Causal Analysis in Theory and Practice

December 22, 2014

Flowers of the First Law of Causal Inference

Filed under: Counterfactual,Definition,General,structural equations — judea @ 5:22 am

Flower 1 — Seeing counterfactuals in graphs

Some critics of structural equations models and their associated graphs have complained that those graphs depict only observable variables but: “You can’t see the counterfactuals in the graph.” I will soon show that this is not the case; counterfactuals can in fact be seen in the graph, and I regard it as one of many flowers blooming out of the First Law of Causal Inference (see here). But, first, let us ask why anyone would be interested in locating counterfactuals in the graph.

This is not a rhetorical question. Those who deny the usefulness of graphs will surely not yearn to find counterfactuals there. For example, researchers in the Imbens-Rubin camp who, ostensibly, encode all scientific knowledge in the “Science” = Pr(W,X,Y(0),Y(1)), can, theoretically, answer all questions about counterfactuals straight from the “science”; they do not need graphs.
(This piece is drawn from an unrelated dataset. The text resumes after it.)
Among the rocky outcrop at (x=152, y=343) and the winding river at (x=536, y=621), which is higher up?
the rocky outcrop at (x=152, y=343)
On the other extreme we have students of SEM, for whom counterfactuals are but byproducts of the structural model (as the First Law dictates); so, they too do not need to see counterfactuals explicitly in their graphs. For these researchers, policy intervention questions do not require counterfactuals, because those can be answered directly from the SEM-graph, in which the nodes are observed variables. The same applies to most counterfactual questions, for example, the effect of treatment on the treated (ETT) and mediation problems; graphical criteria have been developed to determine their identification conditions, as well as their resulting estimands (see here and here).

So, who needs to see counterfactual variables explicitly in the graph?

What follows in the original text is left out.